__Task objective__
Copy every line from the one containing "Camera focal parameters" through the last line of the records below, both included, and nothing else.

-- START OF Data to process --

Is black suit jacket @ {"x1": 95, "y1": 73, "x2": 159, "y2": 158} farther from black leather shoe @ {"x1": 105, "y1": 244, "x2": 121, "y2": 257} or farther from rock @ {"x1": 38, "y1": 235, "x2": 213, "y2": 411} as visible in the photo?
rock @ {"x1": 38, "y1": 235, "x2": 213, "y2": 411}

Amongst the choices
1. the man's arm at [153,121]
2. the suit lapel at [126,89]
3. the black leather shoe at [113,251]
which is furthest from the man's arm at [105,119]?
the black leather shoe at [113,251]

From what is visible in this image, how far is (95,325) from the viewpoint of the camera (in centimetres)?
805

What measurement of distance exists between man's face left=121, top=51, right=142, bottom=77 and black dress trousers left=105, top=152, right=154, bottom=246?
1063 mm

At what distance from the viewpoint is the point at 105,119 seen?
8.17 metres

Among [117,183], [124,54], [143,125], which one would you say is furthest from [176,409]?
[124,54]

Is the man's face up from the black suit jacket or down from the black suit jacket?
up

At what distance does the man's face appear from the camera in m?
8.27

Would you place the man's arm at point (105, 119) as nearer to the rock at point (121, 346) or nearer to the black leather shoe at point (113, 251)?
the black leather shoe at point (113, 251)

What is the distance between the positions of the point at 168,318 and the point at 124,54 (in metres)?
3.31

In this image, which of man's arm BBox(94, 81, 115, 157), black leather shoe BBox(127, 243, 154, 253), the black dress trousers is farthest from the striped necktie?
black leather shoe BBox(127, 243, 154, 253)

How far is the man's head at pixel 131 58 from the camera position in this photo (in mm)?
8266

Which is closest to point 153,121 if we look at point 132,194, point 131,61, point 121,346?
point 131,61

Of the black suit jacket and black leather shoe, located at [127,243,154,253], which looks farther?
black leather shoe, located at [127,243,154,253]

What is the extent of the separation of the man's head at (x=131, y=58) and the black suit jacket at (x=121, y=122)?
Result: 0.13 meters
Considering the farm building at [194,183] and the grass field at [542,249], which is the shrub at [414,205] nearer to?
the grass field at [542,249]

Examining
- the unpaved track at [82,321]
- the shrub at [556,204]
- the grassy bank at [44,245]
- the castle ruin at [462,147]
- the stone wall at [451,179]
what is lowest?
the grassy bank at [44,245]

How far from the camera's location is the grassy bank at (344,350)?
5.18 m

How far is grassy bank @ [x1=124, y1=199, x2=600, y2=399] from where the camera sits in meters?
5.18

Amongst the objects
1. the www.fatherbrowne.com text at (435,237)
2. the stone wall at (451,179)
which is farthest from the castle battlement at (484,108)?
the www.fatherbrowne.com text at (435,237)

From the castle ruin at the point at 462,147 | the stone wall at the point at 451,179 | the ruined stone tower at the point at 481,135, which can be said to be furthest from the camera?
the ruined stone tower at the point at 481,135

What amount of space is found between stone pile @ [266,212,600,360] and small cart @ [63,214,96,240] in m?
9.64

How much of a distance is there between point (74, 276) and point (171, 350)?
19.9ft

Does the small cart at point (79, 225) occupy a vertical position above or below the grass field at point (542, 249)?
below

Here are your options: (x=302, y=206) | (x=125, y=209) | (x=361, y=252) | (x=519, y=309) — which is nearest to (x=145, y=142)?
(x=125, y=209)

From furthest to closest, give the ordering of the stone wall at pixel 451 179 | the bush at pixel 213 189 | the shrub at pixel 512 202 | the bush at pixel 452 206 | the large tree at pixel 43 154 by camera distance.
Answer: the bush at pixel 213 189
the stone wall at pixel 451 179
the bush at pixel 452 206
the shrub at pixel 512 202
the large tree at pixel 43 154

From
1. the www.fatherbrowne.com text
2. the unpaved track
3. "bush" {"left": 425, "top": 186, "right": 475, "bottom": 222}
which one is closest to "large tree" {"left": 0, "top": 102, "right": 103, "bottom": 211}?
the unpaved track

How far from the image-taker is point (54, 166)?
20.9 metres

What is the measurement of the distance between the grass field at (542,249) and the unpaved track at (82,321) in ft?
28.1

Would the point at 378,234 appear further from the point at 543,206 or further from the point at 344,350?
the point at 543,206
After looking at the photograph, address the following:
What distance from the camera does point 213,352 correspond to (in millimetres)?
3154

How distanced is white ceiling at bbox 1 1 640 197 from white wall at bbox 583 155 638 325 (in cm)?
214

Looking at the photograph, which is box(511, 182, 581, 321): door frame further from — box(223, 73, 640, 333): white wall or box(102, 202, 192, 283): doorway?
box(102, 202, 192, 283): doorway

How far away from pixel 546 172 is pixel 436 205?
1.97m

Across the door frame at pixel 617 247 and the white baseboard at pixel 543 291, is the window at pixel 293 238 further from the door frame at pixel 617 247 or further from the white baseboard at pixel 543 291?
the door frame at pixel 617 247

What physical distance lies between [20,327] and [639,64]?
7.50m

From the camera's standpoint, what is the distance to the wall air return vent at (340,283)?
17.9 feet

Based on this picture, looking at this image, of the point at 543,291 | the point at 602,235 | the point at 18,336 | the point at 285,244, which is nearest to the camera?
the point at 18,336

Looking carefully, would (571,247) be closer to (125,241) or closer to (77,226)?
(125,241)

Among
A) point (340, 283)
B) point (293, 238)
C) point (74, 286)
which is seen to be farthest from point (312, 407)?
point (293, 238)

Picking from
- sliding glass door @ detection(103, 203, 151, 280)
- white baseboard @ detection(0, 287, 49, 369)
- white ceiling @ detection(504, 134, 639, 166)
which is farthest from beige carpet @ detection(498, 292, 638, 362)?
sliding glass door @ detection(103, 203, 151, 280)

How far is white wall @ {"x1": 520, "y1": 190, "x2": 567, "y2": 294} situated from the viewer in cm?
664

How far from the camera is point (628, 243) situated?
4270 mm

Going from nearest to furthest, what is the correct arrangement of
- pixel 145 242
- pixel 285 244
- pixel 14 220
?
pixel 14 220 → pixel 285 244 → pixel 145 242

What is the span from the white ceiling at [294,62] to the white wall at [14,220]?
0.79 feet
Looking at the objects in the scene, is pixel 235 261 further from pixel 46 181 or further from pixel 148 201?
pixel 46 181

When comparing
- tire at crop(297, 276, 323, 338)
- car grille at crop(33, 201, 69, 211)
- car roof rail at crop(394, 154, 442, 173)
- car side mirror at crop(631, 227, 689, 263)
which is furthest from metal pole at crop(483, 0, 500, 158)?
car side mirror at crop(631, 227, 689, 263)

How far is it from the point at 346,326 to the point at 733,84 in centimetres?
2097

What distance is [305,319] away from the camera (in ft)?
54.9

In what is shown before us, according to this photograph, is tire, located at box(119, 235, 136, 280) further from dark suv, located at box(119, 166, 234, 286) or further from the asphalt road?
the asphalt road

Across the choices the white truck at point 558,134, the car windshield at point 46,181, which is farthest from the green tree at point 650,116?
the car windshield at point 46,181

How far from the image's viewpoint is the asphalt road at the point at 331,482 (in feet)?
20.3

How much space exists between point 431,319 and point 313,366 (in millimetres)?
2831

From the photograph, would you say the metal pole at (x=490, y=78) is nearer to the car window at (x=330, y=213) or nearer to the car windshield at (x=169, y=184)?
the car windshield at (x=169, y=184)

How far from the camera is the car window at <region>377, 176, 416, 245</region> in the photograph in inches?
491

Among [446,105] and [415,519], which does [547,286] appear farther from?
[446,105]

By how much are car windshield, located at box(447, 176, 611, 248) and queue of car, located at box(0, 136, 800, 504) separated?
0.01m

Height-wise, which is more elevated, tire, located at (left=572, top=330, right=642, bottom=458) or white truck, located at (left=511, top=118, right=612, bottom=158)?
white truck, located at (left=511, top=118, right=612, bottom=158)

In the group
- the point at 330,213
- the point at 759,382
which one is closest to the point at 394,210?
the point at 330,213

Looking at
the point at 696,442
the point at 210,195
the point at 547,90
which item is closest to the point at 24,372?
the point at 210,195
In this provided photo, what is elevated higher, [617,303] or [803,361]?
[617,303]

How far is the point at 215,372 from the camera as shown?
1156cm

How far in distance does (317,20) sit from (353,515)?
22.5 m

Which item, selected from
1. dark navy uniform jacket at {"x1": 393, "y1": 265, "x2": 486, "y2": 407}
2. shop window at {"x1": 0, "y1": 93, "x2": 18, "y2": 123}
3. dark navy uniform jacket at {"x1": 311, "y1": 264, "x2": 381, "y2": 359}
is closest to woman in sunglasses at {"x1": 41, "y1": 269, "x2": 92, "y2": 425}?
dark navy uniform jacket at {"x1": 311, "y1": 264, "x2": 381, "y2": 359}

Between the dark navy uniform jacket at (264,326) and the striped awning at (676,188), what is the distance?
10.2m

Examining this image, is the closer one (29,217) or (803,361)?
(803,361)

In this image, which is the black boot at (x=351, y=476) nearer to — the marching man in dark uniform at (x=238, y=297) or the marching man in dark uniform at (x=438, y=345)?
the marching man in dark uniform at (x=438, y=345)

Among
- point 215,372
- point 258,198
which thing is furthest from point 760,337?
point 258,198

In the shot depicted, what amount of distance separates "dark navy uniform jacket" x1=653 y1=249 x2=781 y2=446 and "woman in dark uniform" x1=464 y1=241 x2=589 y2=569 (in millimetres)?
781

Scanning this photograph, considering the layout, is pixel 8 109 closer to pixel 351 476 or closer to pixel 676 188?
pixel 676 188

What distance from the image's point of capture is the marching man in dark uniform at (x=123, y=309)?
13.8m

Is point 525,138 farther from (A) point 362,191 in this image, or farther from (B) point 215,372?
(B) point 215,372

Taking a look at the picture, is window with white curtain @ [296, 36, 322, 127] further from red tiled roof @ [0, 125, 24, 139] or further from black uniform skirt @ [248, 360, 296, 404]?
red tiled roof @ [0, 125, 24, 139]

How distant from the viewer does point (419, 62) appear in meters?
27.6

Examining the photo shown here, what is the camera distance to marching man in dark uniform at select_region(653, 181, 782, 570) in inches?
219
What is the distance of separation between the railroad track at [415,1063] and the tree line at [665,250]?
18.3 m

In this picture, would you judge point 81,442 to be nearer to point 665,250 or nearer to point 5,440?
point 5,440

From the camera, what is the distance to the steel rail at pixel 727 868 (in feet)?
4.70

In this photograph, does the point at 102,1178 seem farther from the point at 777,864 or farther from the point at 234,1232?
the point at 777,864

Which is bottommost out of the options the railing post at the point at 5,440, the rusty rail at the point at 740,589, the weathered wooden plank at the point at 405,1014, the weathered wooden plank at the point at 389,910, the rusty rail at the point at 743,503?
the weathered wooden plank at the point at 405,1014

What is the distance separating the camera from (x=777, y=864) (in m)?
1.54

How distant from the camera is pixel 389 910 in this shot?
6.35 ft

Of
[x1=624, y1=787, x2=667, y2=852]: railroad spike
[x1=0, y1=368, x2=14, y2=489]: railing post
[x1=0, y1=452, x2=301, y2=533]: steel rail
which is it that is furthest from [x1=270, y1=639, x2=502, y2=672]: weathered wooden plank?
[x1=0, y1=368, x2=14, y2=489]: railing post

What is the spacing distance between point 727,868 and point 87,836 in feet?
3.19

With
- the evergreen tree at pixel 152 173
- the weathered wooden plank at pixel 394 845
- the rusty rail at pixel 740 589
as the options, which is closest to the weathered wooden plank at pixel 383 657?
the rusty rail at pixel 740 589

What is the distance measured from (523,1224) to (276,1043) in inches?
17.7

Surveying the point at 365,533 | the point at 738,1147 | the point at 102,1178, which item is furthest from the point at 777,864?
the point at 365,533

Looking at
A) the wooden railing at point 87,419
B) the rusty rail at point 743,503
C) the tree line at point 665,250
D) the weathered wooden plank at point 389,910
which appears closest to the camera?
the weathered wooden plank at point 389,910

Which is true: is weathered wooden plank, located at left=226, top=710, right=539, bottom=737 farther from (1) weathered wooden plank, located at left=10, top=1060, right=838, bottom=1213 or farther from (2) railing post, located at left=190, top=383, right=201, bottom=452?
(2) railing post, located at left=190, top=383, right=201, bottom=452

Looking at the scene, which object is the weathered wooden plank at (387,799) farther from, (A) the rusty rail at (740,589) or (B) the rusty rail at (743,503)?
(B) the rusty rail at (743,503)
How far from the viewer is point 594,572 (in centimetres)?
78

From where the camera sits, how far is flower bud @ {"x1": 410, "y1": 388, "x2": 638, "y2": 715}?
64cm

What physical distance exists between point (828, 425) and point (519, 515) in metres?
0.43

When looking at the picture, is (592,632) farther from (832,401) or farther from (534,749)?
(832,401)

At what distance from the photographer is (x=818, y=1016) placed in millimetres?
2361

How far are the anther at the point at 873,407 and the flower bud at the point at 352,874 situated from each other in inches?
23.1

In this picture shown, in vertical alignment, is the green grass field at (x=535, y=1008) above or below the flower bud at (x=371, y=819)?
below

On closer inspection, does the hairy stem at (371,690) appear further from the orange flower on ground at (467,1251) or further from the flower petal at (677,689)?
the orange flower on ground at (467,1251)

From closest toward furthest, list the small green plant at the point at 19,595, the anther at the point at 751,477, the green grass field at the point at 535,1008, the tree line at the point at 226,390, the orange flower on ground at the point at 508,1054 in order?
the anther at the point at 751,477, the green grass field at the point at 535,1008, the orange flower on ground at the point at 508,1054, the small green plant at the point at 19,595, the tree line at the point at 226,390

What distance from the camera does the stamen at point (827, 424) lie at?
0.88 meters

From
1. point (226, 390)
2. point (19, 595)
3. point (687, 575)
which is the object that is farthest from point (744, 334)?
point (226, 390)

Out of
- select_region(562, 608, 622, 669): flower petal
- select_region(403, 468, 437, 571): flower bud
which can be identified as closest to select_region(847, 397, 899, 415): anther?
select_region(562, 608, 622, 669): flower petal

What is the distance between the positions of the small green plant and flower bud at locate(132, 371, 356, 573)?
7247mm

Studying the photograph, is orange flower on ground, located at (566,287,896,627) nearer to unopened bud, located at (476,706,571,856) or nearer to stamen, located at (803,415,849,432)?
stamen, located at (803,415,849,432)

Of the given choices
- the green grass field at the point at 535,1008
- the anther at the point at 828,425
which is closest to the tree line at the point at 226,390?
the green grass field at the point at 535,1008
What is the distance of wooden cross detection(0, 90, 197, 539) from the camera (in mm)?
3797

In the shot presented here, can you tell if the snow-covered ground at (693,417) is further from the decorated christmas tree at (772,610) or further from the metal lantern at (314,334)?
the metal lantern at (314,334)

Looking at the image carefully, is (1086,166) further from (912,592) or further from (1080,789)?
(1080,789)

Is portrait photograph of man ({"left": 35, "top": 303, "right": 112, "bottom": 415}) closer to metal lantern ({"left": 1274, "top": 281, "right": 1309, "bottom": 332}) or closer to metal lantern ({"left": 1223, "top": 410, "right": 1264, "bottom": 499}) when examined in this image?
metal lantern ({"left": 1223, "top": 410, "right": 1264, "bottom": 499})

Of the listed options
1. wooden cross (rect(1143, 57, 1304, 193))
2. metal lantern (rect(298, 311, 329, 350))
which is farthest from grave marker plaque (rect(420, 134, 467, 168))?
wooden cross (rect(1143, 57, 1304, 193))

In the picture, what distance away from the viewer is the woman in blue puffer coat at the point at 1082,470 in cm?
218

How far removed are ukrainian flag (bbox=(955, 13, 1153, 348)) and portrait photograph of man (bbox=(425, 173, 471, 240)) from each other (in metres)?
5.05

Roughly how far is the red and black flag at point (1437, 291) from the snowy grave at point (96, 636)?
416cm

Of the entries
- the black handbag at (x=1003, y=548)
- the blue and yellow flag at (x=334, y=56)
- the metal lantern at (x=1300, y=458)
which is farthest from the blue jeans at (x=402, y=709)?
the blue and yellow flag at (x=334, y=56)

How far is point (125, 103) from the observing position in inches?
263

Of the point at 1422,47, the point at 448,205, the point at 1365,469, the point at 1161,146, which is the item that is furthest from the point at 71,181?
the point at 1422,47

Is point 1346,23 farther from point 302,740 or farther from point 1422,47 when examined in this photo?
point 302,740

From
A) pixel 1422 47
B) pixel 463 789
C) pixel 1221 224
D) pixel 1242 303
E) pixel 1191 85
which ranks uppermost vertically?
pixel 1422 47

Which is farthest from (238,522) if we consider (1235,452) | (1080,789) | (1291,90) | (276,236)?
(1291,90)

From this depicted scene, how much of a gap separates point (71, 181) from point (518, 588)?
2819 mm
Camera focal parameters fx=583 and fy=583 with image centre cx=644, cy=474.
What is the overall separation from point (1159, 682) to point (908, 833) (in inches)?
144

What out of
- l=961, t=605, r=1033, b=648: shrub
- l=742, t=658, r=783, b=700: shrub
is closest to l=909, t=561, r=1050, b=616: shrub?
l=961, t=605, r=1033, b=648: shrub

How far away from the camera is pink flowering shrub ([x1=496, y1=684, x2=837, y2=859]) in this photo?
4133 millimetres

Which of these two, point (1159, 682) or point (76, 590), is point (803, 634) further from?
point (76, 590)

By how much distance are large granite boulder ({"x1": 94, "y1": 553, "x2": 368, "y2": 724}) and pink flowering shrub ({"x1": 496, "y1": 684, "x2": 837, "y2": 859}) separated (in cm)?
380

-- END OF Data to process --

__Output of the task__
Camera focal parameters fx=583 and fy=583 with image centre cx=644, cy=474.
What is the overall separation from point (1159, 682) to point (908, 833) (in inches)?
144

What out of
- l=961, t=605, r=1033, b=648: shrub
- l=742, t=658, r=783, b=700: shrub
is closest to l=909, t=561, r=1050, b=616: shrub?
l=961, t=605, r=1033, b=648: shrub

How far away from the camera is pink flowering shrub ([x1=496, y1=684, x2=837, y2=859]) in this photo?
4133 millimetres

Which of these two, point (1159, 682) or point (76, 590), is point (803, 634) further from?
point (76, 590)

By how much distance are large granite boulder ({"x1": 94, "y1": 553, "x2": 368, "y2": 724}) and pink flowering shrub ({"x1": 496, "y1": 684, "x2": 837, "y2": 859}) separated (in cm)?
380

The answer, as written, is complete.